• [Your goal]: Where a line holds the word "width", copy it from the records.

+++ Recorded information

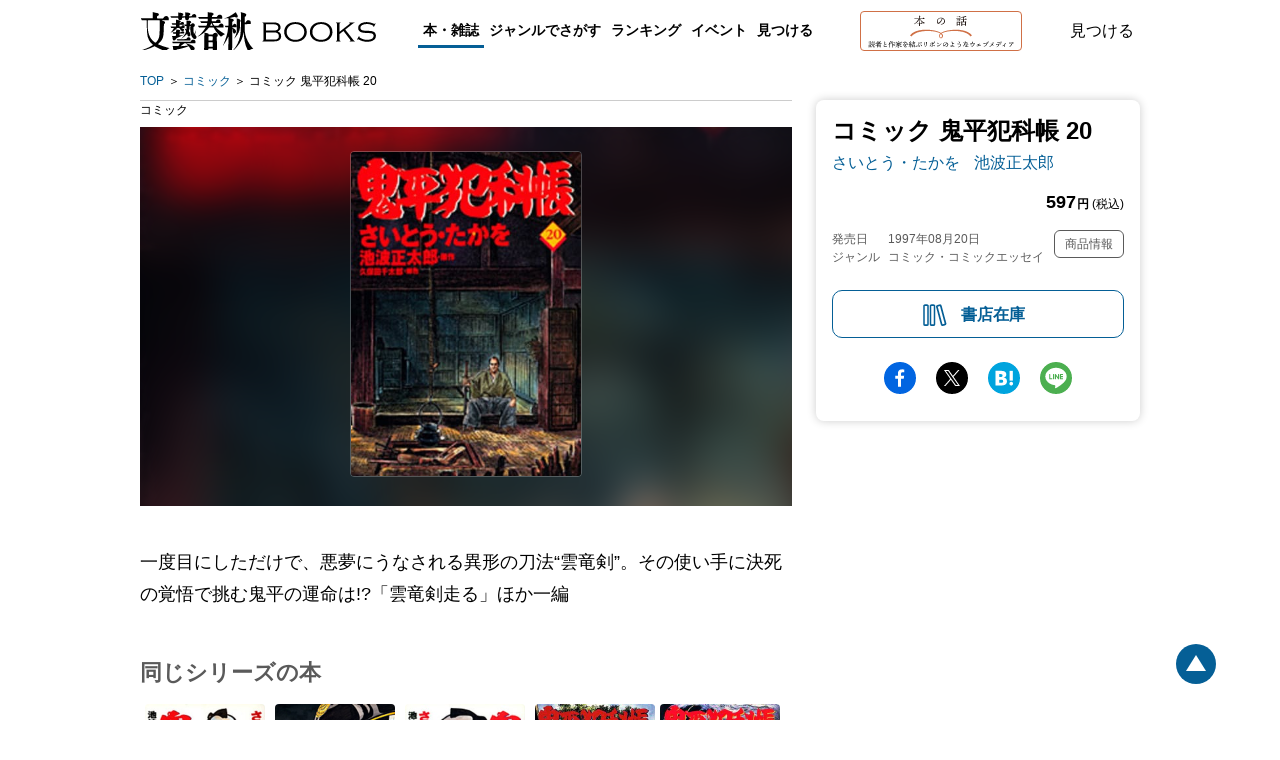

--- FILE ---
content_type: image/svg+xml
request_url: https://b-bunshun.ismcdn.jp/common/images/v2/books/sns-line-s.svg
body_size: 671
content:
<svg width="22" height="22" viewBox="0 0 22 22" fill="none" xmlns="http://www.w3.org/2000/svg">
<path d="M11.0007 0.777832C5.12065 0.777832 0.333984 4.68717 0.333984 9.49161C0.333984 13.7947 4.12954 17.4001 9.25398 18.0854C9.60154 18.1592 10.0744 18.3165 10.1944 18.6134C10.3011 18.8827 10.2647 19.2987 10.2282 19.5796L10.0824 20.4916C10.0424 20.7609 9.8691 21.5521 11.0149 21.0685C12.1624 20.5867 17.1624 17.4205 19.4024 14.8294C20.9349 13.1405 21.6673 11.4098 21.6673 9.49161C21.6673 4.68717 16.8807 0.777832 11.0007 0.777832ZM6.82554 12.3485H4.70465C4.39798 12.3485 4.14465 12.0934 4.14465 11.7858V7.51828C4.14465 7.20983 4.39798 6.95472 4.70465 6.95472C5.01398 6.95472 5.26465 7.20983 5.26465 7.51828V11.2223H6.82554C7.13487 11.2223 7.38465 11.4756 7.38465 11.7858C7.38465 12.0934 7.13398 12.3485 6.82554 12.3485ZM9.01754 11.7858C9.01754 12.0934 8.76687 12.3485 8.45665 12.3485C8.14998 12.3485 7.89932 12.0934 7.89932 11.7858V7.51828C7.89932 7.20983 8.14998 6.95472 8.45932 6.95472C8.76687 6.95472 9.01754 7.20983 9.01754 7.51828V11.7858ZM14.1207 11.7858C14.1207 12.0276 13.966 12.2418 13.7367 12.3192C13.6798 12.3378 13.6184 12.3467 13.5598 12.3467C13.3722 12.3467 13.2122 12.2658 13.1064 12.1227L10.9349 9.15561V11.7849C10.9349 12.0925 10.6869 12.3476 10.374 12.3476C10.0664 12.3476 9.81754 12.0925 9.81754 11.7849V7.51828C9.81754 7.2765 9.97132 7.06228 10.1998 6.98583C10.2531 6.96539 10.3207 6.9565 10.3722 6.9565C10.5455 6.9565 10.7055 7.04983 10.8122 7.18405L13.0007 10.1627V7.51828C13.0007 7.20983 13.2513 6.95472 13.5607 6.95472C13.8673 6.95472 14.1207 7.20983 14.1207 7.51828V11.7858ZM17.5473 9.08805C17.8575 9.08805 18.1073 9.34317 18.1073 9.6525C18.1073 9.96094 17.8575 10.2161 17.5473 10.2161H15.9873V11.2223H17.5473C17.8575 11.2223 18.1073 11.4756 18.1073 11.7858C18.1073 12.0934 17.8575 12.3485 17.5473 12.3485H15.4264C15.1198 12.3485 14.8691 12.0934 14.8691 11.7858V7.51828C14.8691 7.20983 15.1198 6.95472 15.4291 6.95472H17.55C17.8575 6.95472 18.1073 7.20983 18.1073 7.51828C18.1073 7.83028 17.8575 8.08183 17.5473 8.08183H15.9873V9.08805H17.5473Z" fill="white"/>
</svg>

++++++
+++ Recorded information

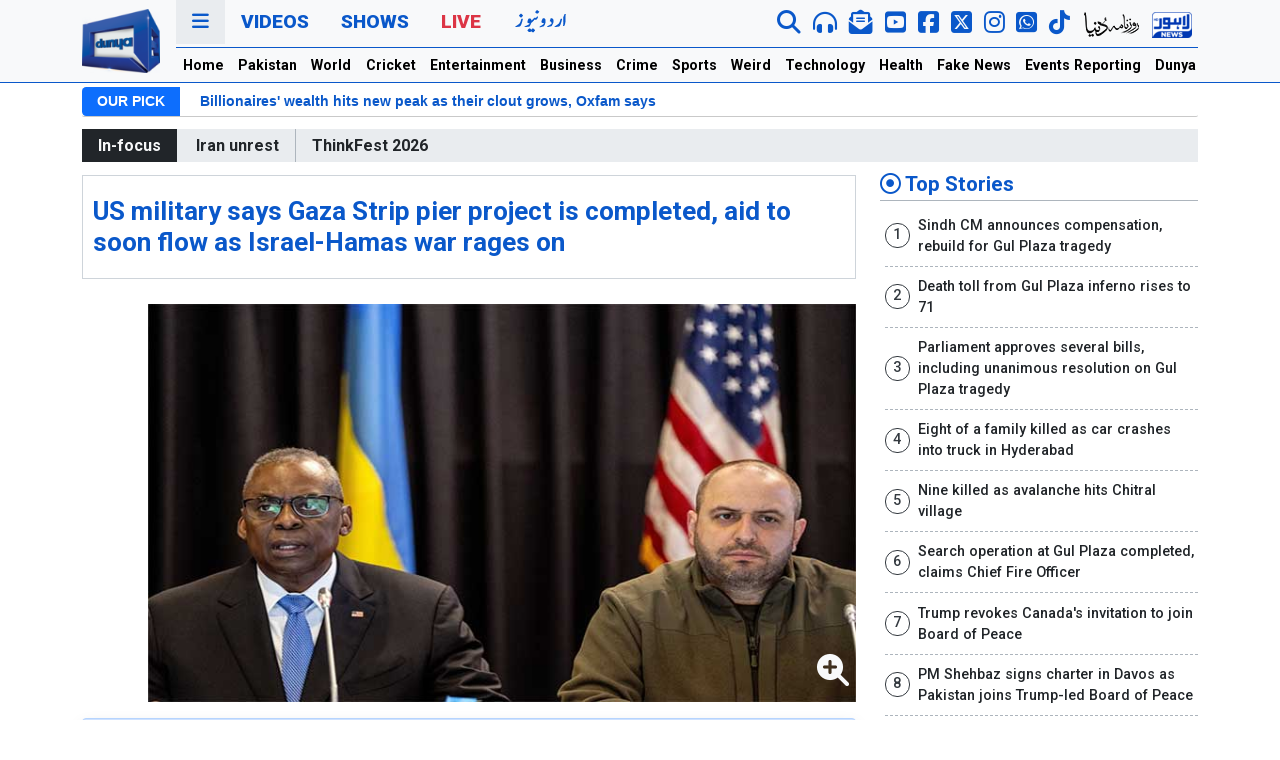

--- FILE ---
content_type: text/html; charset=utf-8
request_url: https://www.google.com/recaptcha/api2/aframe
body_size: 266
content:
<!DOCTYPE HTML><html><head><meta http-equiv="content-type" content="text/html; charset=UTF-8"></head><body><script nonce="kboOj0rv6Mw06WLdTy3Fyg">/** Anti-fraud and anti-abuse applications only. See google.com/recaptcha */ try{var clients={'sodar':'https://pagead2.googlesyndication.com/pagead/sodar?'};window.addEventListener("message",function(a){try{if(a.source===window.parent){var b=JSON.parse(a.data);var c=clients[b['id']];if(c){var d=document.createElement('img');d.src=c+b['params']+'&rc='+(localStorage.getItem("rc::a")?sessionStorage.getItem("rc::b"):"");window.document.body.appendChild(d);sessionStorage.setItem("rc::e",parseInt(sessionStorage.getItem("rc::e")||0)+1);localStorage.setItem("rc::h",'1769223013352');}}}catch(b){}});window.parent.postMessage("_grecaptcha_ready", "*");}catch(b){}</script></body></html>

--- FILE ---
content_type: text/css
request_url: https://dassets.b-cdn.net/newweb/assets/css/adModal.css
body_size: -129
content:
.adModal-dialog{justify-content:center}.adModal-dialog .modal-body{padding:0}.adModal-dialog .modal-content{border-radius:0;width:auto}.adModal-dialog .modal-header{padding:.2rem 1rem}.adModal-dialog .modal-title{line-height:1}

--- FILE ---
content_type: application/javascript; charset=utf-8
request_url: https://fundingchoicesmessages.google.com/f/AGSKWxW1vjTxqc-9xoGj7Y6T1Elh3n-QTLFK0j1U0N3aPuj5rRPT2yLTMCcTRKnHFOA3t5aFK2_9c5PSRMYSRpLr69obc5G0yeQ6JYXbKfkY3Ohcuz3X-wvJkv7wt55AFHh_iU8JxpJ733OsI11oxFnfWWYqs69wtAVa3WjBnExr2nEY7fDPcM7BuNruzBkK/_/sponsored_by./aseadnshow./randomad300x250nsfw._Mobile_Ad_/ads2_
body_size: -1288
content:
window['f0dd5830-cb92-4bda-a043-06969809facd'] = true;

++++++

• [Solution below]:
<svg width="22" height="22" viewBox="0 0 22 22" fill="none" xmlns="http://www.w3.org/2000/svg">
.adModal-dialog{justify-content:center}.adModal-dialog .modal-body{padding:0}.adModal-dialog .modal-content{border-radius:0;width:auto}.adModal-dialog .modal-header{padding:.2rem 1rem}.adModal-dialog .modal-title{line-height:1}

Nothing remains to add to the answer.